Some authors take a different approach and highlight the changes directly in the manuscript so editors and reviewers can quickly see what’s been revised. Rushing this process or skipping reviewer comments is one of the fastest ways to collect a second rejection.

Cascading Review and Journal Transfers

Large publishers like Nature, Elsevier, and PLOS have built systems to soften the blow of rejection. When a manuscript is rejected from one of their journals, the publisher may offer to transfer it to a sister journal within the same portfolio. This process, sometimes called cascading peer review, lets the new journal reuse the review reports from the first journal rather than starting from scratch. It saves weeks or months of waiting for new reviewers.

Some initiatives extend this concept across publishers entirely, making peer review “portable.” The idea is that high-quality review work shouldn’t be wasted just because a paper wasn’t the right fit for a particular journal.
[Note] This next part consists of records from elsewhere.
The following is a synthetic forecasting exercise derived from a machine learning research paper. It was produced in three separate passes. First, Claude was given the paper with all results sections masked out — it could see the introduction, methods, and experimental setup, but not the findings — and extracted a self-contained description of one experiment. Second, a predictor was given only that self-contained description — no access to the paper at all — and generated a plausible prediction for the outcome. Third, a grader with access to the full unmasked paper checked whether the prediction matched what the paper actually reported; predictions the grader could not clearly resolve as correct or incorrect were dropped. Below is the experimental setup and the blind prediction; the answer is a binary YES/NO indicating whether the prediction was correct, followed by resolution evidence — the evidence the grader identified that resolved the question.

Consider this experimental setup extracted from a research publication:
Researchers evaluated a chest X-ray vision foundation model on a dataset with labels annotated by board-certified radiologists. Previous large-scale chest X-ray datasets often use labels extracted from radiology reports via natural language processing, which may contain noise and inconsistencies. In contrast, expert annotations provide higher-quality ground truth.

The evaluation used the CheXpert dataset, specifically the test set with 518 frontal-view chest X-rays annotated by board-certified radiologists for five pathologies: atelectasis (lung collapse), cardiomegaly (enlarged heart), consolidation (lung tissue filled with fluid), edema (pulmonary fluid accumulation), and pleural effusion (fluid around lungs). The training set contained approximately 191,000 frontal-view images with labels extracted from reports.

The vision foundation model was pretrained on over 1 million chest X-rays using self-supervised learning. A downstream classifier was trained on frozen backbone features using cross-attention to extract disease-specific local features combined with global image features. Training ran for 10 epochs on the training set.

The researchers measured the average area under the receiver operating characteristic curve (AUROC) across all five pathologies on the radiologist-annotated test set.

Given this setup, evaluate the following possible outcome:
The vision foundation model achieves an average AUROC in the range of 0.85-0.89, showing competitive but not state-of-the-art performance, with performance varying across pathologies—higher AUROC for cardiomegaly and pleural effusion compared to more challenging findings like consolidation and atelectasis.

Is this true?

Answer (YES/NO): NO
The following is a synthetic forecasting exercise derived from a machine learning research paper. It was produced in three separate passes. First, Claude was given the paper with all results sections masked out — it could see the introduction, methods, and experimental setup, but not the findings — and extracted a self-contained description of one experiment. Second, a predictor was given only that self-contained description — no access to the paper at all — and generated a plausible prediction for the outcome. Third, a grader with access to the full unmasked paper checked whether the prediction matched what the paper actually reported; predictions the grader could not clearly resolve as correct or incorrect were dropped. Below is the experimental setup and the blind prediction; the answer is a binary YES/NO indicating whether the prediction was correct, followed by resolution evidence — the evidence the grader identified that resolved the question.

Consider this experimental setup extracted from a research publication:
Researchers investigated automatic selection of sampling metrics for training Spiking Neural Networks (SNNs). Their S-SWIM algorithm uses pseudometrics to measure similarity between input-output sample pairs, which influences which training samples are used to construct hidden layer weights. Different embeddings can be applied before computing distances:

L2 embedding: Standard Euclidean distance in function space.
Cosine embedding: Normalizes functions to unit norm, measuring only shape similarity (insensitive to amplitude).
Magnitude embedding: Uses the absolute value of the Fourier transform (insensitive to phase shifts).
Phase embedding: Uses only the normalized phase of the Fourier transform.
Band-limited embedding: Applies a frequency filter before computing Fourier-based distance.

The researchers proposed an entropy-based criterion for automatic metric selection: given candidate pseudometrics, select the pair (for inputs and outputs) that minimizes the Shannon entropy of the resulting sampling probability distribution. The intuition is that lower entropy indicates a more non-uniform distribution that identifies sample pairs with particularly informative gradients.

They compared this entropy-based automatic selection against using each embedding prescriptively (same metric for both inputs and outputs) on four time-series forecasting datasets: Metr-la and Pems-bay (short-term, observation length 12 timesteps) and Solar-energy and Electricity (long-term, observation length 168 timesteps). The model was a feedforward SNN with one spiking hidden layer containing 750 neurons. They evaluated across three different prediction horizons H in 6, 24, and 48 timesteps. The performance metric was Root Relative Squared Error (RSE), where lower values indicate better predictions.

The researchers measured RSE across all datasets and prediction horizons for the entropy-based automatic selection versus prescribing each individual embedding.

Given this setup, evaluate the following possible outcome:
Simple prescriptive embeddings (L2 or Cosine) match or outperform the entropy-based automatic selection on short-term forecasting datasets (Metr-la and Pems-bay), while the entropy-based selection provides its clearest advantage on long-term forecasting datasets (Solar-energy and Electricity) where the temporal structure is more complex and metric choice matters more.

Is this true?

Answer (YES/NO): NO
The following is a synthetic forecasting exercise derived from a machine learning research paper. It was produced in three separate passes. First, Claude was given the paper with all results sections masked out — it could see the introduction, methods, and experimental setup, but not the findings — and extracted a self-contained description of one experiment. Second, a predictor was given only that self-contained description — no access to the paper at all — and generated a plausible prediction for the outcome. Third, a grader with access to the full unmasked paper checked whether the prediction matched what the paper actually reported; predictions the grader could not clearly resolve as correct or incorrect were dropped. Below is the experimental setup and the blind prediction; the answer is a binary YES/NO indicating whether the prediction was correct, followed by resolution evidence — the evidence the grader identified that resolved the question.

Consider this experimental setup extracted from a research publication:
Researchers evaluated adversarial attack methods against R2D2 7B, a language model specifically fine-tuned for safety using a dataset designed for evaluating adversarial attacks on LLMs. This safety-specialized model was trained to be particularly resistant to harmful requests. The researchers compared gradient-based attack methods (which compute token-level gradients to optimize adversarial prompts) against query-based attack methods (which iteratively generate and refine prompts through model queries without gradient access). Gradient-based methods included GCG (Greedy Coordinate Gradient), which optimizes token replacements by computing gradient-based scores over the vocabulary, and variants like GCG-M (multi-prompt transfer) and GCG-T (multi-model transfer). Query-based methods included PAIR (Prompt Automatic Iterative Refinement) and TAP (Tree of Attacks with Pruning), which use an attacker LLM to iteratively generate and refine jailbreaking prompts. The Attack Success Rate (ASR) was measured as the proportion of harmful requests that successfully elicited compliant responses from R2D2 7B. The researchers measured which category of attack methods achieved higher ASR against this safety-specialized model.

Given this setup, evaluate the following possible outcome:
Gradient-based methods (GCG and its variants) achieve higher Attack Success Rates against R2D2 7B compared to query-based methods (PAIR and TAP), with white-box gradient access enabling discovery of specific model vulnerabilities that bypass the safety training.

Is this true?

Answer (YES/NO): NO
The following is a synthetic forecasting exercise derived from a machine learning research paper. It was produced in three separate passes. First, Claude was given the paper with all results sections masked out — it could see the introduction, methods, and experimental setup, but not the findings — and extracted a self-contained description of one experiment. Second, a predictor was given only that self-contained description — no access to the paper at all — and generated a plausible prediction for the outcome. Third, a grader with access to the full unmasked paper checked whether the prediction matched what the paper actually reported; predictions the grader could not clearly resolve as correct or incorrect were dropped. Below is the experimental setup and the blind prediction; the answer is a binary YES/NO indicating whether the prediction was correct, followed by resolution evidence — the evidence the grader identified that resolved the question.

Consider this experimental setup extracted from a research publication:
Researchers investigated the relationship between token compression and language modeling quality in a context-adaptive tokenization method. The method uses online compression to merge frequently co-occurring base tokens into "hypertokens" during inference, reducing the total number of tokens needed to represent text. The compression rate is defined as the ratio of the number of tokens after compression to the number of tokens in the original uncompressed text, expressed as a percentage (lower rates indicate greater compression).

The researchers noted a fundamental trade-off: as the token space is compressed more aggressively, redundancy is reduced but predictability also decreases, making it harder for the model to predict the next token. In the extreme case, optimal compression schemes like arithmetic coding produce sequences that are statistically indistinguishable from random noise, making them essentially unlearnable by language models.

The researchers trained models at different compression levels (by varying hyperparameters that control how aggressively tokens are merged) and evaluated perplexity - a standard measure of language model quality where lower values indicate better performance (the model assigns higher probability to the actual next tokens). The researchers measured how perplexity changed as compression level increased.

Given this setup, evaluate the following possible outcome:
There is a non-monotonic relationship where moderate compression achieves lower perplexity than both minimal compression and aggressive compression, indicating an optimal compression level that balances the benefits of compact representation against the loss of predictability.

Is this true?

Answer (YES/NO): YES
These systems are still evolving, but they represent a growing recognition that the traditional model, where each journal independently solicits fresh reviews, wastes enormous amounts of reviewer time.

Preprint Servers as a Safety Net

Papers that struggle in traditional peer review have another outlet: preprint servers. Platforms like arXiv (launched in 1991 for physics and now covering mathematics, computer science, and several other fields) and bioRxiv (introduced in 2013 for biology and chemistry) allow researchers to post manuscripts publicly before or after journal submission. One of the recognized reasons for posting a preprint is exactly this situation: the paper was submitted to one or more journals and rejected.

Preprints aren’t peer-reviewed, so they don’t carry the same credibility as a published journal article. But they make the work immediately accessible, establish priority for the authors’ ideas, and allow the broader research community to read and comment on the findings. For some researchers, a preprint ensures their work isn’t invisible while they navigate what can be a long resubmission process.

Ethical Rules Around Resubmission

One thing authors cannot do is submit the same paper to multiple journals simultaneously. This is a firm rule in academic publishing. The Committee on Publication Ethics (COPE) also advises that when resubmitting a previously rejected paper to a new journal, authors should disclose that the manuscript is a resubmission. Not every journal explicitly requires this, but transparency about a paper’s submission history is considered an ethical obligation.

What authors absolutely should not do is submit the rejected paper elsewhere without any changes. Beyond the ethical issues, it’s a missed opportunity. Reviewer feedback, even when it stings, almost always identifies real weaknesses. Papers that incorporate that criticism before resubmission arrive at the next journal measurably stronger, which is a big part of why the majority of rejected papers do find a home eventually.